§ Page extract
Recently I was going through a box of old photos and was appalled at how many of the photo’s showed me with a smoke in hand.  It was as if my right hand had an extension attached.

If you are reading this and someone who smokes, has quit smoking, or is thinking of it, I am curious, what do you think will be the biggest challenge to quitting?  For me I am such a creature of habit doing the same thing in the mornings.  One of those things sitting outside watching the sun come up with my coffee in one hand and my smoke in the other.  I think I am going to need a game plan to make it through this first day.

1.) Change morning routine so that my brain doesn’t look for instant gratification from the smoke in the morning.  (Today I am drinking coffee and writing this.)

2.)  Work!  This is going to be hard.  There are four “danger” times throughout the work day where we gather for breaks and lunch.  There are a group of us who smoke and that is our time to hang out.  This seems insurmountable, but maybe I can use this time to take a walk, read a bit, something.  Suggestions will be welcomed 🙂

3.) The end of the evening/destresser smoke.  I always hear that nicotine is a stimulant and doesn’t help with stress at all, but mentally it is hard to accept that notion when the best time of my day is when I can sit in the evening watch the sunset and smoke my last smoke of the evening before I get ready to do it all again the next day.

One step at a time.  I am going to need to change my morning routine to avoid Wawa in the morning.  For those who don’t know what a Wawa is.  It is a convenience store here on the east coast of the U.S. that has a cult following.  They have quite the presence here. As part of my daily routine I leave for work, stop at Wawa, grab a 24oz coffee and a pack of smokes and head to work.

Today I am going to: Leave for work a little later so that I do not have time to stop for coffee and smokes.

§ Data excerpt
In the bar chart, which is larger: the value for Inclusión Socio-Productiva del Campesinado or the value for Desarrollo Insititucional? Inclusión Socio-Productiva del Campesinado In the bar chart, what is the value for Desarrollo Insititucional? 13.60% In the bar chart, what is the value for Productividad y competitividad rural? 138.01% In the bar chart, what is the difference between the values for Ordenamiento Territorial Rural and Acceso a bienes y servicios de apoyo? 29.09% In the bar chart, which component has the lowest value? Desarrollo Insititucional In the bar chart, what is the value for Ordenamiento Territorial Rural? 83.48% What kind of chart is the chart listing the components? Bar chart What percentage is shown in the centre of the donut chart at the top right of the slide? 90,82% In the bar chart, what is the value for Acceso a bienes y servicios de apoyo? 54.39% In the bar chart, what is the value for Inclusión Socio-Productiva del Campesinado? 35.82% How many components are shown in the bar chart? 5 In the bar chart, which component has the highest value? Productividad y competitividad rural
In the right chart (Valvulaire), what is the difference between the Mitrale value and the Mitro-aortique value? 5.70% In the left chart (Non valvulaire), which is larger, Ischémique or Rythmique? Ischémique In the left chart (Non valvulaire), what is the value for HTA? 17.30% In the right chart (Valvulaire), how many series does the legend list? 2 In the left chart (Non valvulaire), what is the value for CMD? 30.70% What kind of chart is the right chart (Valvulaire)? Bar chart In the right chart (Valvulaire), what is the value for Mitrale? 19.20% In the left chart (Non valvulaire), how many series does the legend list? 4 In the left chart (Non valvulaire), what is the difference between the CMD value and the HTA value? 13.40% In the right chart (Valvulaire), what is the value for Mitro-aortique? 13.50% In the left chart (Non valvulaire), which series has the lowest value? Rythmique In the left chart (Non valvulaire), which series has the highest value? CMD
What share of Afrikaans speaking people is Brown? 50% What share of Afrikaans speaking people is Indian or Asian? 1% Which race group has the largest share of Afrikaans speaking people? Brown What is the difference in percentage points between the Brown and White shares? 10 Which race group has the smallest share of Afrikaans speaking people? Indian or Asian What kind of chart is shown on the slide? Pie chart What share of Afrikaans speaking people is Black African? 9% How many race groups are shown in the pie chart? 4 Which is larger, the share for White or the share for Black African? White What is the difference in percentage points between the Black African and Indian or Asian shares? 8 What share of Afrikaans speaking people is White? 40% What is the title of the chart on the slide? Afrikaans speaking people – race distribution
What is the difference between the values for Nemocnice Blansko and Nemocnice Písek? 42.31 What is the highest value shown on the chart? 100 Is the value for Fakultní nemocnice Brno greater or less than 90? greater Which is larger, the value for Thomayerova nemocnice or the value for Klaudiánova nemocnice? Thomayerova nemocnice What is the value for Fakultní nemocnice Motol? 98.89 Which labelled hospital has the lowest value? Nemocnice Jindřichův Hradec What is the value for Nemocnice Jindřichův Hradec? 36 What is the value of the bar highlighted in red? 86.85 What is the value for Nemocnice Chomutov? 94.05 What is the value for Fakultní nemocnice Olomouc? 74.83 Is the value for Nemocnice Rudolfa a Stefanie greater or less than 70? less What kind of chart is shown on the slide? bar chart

§ Tasks for this exercise
1. Reproduce part of the post about quitting smoking word for word, beginning at the words that have "Recently I was" and stopping after "and writing this.)".
2. Write what comes next in the post about quitting smoking, picking up after its final sentence.
The lines have nothing to do with the post about quitting smoking.

§ Outputs in order
1.
Recently I was going through a box of old photos and was appalled at how many of the photo’s showed me with a smoke in hand.  It was as if my right hand had an extension attached.

If you are reading this and someone who smokes, has quit smoking, or is thinking of it, I am curious, what do you think will be the biggest challenge to quitting?  For me I am such a creature of habit doing the same thing in the mornings.  One of those things sitting outside watching the sun come up with my coffee in one hand and my smoke in the other.  I think I am going to need a game plan to make it through this first day.

1.) Change morning routine so that my brain doesn’t look for instant gratification from the smoke in the morning.  (Today I am drinking coffee and writing this.)

2.
Well here is is 5:30.  How did I do?  Meh :-/  I did fine this morning.  Didn’t stop for coffee and smokes.  Worked for an hour, but then my coworker showed up and since we always have a smoke together he saw I didn’t have one and handed me one.  Where was my willpower?  I have no idea.

I wouldn’t call today a complete loss though.  I left work and was so tempted to stop and buy a pack of smokes.  In my brain I was thinking.  “Well you already screwed up so you can just start again tomorrow.”  Such a temptation!  Instead I came home, changed my clothes, grabbed my bike and went for a six mile ride to clear my head and reinstall in my mind the goal that I have set up.

As for the second part?  Well if you are reading this you know that I have succeeded in blogging for two days in a row 🙂

Intention for tomorrow: Still don’t buy smokes.  Do not allow today’s failure to dictate my attitude and goals.  Add a ten minute meditation to tomorrows work routine with the intention of telling myself all the reasons why this goal is so important and how much more I will be able to do when my lungs are no longer clogged with all the yuckiness that has  built up from this bad habit.  Don’t forget to blog.